→ WHAT NEEDS TO BE DONE
Please set down only the lines below starting with the line with "Pferde auf den Allerwiesen in Verden" and going on through the line with "Mounted police - Runaway", verbatim and without pictures.

Extracted records
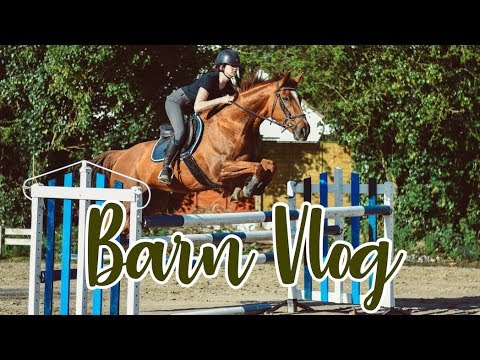 VET SCHOOL CHAT // Barn Vlog
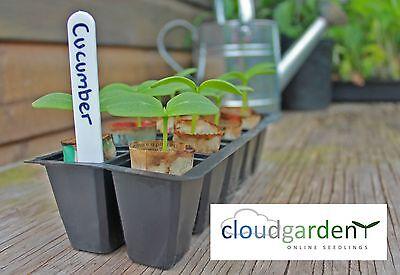 CUCUMBER PLANTS x2 - Burpless F1-  plug seedlings vegetable
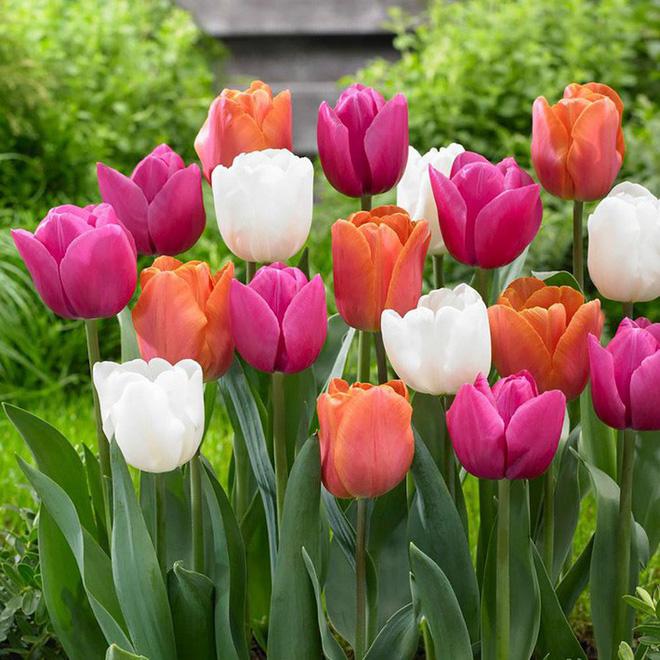 10 loại hoa nếu trồng có thể gây nguy hiểm cho sức khỏe nhưng bạn có thể không biết - Ảnh 1.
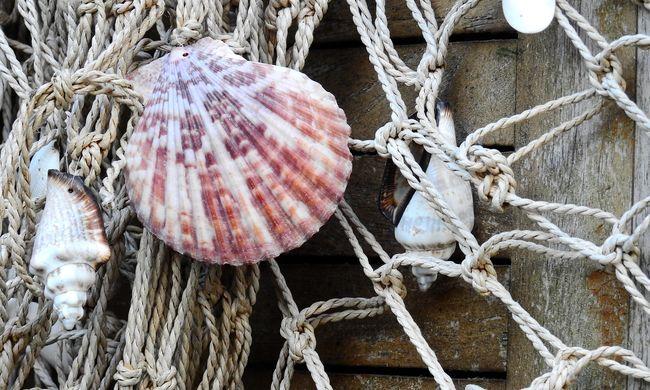 Megőrizték a különleges hagyományt, ezen a szigeten még a boltokban is kagylóval fizetnek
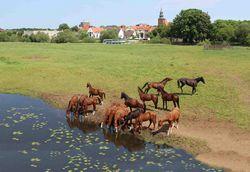 Pferde auf den Allerwiesen in Verden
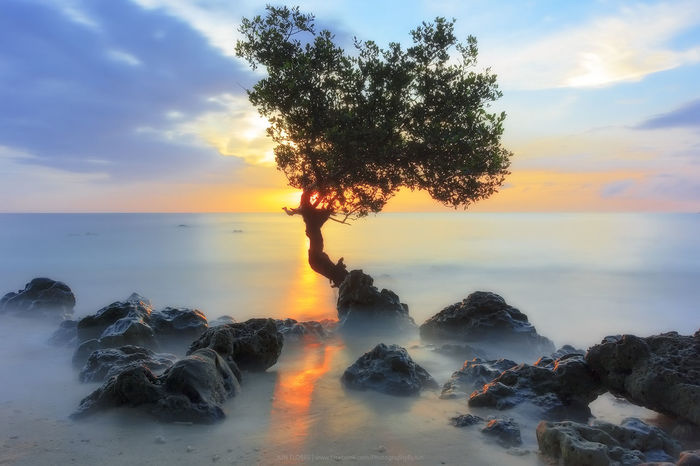 Lone Tree Sunrise Sunrise Seascape Tree Water Sea Beach Sky Horizon Over Water Cloud - Sky Dramatic Sky Shining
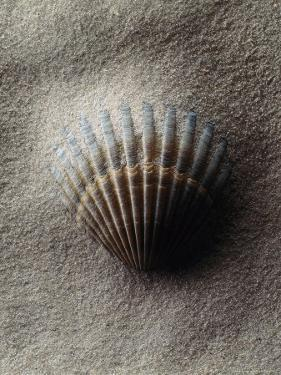 Scallop Shell in Sand by Howard Sokol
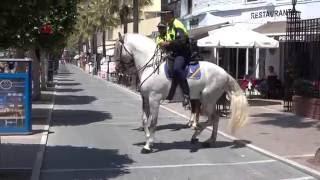 Mounted police - Runaway horse police - CAVALLO IMBIZZARRITO DELLA POLIZIA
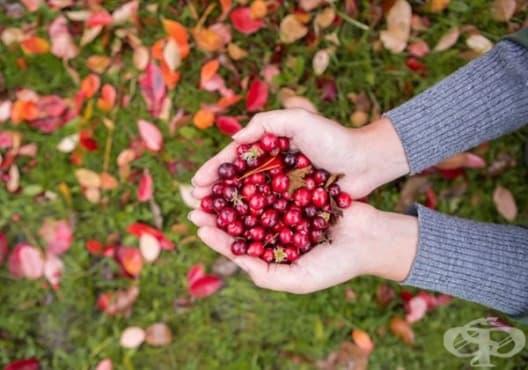 Облекчете диабета с чай от листа на червена боровинка - изображение
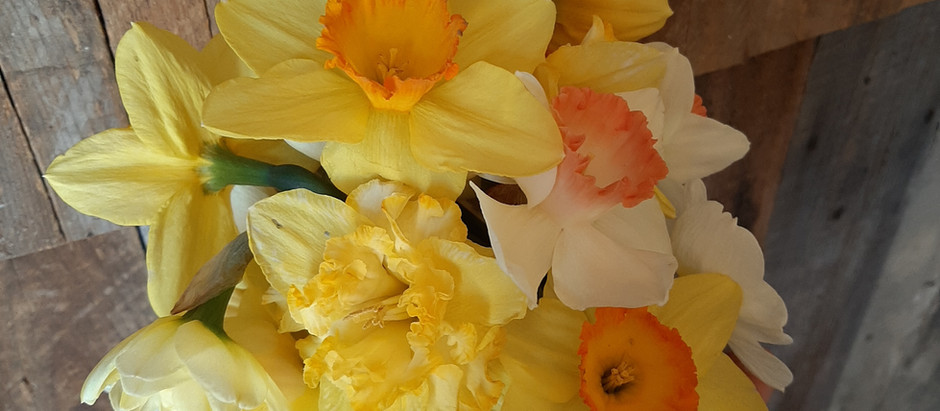 Daffodils: a Sunny Sign of Spring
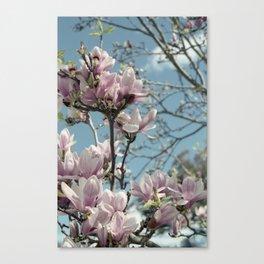 Glorious Magnolias Canvas Print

→ SOLVED PROBLEM
 Pferde auf den Allerwiesen in Verden
 Lone Tree Sunrise Sunrise Seascape Tree Water Sea Beach Sky Horizon Over Water Cloud - Sky Dramatic Sky Shining
 Scallop Shell in Sand by Howard Sokol
 Mounted police - Runaway horse police - CAVALLO IMBIZZARRITO DELLA POLIZIA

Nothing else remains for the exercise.